Haha Connor (although one of the main participants) definitely isn't a BDFL - we don't have any BDFLs :)

We don't really have much of a hierarchy at all - it's mostly just a collection of researchers of widely varying backgrounds all interested in ML research.

stellaathena · on Jan 2, 2021

I'm not sure what a BDFL figure is, but Google does not give us millions of dollars. We are a part of TFRC, a program where researchers and non-profits can borrow TPUs when they're not being used. You could say that we are indirectly funded as a result, but it's nowhere near millions of dollars and it doesn't reflect any kind of special relationship with Google.

o-__-o · on Jan 2, 2021

Benevolent dictator for life

leogao · on Jan 2, 2021

EleutherAI has a very flat hierarchy; we do not have any BDFL-like figure.

luto · on Jan 1, 2021

they'll probably run it on scientific clusters of various universities, or on collections of idle lab desktop machines. Both of these tend to sit idle a lot of the time, based on my experience at uni in Europe.

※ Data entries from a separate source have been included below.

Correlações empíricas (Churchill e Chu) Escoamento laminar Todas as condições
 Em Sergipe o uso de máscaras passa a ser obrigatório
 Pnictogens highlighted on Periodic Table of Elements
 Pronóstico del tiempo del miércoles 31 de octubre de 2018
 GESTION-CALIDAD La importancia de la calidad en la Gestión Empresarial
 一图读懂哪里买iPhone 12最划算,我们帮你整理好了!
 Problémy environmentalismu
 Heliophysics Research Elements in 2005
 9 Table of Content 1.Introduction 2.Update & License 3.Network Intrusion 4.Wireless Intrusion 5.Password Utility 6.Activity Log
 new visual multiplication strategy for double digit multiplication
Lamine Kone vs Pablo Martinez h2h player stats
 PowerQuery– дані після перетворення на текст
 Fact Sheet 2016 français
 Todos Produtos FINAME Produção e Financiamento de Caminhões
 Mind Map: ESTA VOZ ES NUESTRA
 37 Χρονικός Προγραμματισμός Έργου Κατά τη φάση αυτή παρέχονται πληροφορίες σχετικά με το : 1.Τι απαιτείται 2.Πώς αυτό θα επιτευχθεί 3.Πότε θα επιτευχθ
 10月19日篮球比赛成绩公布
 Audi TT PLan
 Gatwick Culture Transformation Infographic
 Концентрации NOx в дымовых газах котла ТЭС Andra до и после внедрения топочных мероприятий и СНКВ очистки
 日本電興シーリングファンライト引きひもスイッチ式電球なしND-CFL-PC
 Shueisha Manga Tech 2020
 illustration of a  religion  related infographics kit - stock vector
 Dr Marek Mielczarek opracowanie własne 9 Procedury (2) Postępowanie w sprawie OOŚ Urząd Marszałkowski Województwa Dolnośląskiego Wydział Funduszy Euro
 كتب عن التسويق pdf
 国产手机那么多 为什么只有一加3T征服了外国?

joe_the_user · on Jan 1, 2021

Any idea how large dataset used to train GPT-3 was?

arugulum · on Jan 1, 2021

570GB of Common Crawl post-filtering, but only 40% of CC data was seen even once during training, though CC is only 60% of the training data. You could work through the math to find the rough size of GPT-3's training data, but it sounds like The Pile is of comparable size.

leogao · on Jan 2, 2021

Yeah, the Pile is approximately the size of the GPT-3 training data, which is not a coincidence--one major reason we created the Pile (though certainly not the only one) was for our GPT-3 replication project.